David Brazier

Leicester Social Economy Consortium Limited (LSEC) was started by three people from three different organisations:

  1. Archaid – The Leicester Community Technical Aid Centre
  2. West End Builders
  3. SHARP – The Shelter Housing Aid and Research Project (Leicester)

Dave says he only became a ‘prime mover’ by default when in the four years after incorporation the other two organisations ceased to trade and the other people involved moved away. And that is of course how LSEC came to be a “consortium” with only one member – SHARP.

Furthermore the three organisations and the three people involved only came together because of the fantastic help LSEC received from the Community Economic Development Project funded by Leicester City Challenge. Dave blames it all on Michael Heseltine who initiated the City Challenge Programme in 20 Cities across the UK and Sir Peter Soulsby who chaired the City Challenge Board in Leicester.

Like many 18 year olds Dave came to Leicester to go to University. But unlike most of them Dave has never left. He dropped out from Uni for a year and helped to run the Leicester Family Squatting Group. Collecting 50p per week from each of the squatted properties was Dave claims the most difficult debt collection challenge he has ever faced. Returning to Uni he picked up a degree in Economics and promptly became unemployed. He worked as a storeman for GEC and then went to Trent Poly to study Town Planning. Dropped out again and became unemployed again. Started doing voluntary work in hostels for homeless people. Then in 1978 got a job as a part-time Housing Advisor at SHARP and has never left.

His role at SHARP has changed completely over the last 40 years. But the basic problem – too many households and not enough houses – is virtually identical.
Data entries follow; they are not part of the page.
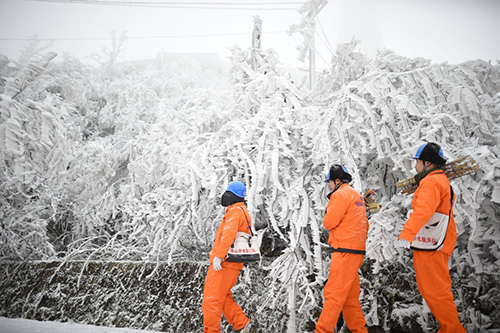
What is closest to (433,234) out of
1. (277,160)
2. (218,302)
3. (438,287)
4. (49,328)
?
(438,287)

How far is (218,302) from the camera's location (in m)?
2.59

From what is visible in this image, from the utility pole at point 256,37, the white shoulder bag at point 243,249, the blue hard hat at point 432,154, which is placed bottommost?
the white shoulder bag at point 243,249

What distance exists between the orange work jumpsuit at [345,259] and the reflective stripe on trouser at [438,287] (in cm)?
42

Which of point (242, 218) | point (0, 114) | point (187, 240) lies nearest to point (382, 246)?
point (242, 218)

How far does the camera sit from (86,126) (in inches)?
286

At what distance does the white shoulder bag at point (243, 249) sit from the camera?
8.64 ft

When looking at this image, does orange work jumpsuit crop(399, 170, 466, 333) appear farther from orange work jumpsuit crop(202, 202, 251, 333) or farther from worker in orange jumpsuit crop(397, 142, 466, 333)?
orange work jumpsuit crop(202, 202, 251, 333)

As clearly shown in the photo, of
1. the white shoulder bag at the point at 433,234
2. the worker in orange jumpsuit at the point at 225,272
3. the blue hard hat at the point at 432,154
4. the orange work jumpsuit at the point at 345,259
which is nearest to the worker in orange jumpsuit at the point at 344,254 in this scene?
the orange work jumpsuit at the point at 345,259

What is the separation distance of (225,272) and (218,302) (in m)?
0.24

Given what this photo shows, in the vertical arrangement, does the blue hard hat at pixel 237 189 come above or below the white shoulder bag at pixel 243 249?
above

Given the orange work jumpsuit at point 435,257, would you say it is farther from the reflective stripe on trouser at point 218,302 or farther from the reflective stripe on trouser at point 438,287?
the reflective stripe on trouser at point 218,302

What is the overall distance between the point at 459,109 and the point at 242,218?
2092 mm

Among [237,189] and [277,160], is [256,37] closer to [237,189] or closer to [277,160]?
[277,160]

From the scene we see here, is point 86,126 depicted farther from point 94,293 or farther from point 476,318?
point 476,318
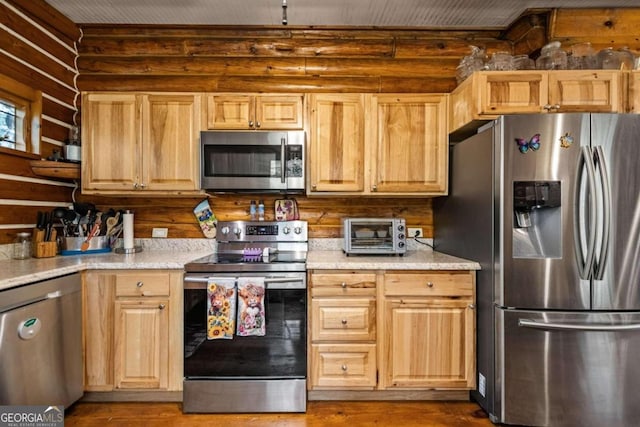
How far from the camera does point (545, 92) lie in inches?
81.4

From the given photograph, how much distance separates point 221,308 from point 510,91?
7.22 ft

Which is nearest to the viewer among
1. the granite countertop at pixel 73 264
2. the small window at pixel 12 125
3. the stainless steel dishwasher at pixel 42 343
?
the stainless steel dishwasher at pixel 42 343

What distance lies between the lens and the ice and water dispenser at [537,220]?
1.83 metres

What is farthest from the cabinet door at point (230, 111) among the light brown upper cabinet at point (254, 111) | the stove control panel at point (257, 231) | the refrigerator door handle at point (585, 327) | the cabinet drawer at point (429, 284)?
the refrigerator door handle at point (585, 327)

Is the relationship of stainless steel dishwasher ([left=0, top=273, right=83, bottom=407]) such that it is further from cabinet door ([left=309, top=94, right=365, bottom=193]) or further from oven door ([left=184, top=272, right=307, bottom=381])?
cabinet door ([left=309, top=94, right=365, bottom=193])

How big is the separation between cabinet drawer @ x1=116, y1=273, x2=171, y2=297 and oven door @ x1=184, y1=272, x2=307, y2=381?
161mm

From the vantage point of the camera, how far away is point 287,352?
2.05 m

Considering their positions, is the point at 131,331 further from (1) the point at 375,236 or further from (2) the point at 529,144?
(2) the point at 529,144

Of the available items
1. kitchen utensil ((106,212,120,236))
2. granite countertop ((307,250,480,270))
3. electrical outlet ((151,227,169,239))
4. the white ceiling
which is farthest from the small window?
granite countertop ((307,250,480,270))

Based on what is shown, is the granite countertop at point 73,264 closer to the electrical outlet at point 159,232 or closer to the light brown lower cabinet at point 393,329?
the electrical outlet at point 159,232

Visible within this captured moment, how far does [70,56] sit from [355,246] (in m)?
2.65

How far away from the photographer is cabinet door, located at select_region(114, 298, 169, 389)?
2.06 metres

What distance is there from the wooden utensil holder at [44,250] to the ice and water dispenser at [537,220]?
291cm

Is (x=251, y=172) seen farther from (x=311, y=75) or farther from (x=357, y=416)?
(x=357, y=416)
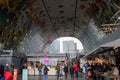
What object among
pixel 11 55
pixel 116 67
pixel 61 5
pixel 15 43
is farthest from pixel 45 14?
pixel 116 67

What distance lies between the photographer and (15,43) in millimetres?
35125

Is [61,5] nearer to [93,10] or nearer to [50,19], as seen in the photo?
[93,10]

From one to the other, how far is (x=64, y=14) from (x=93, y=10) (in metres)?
8.92

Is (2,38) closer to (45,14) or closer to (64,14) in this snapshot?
(45,14)

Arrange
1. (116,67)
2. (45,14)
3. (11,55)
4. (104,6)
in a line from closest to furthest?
(116,67) < (11,55) < (104,6) < (45,14)

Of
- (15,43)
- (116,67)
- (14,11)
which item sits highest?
(14,11)

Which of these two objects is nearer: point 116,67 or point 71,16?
point 116,67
Since its start in 1997 LSEC has donated over £400,000 to SHARP. At times it was SHARP’s main source of regular income. Right from the start Dave’s main motivation was to create an independent revenue stream for SHARP. A good Housing Advice Centre should always be fearlessly standing up for the rights of homeless and poorly housed people. And according to Dave you can’t do that easily if you depend upon the state to fund your activities. Since far too often it is the state that has denied those rights to people in the first place.

LSEC has grown its income and its asset base over the last 25 years. It has borrowed almost £2 million from various banks. It has acquired more properties. It has in short used the classic methods of capitalism to accumulate wealth. And used the classic method of communism “from each according to his ability, to each according to his needs” to redistribute it. Dave’s family say he was a communist when he was a student and is not much different 50 years later. Dave disputes this saying he was always a reformist not a revolutionary. It was just that the reforms he wished to make were sometimes revolutionary ones.

Dave says Social Enterprises are important because they can combine the good intentions of the state with the brilliant tactics capitalists use to create wealth. Not all do so but they do have the possibility of changing society for the better from the bottom up. And that is why they are a better way of doing business.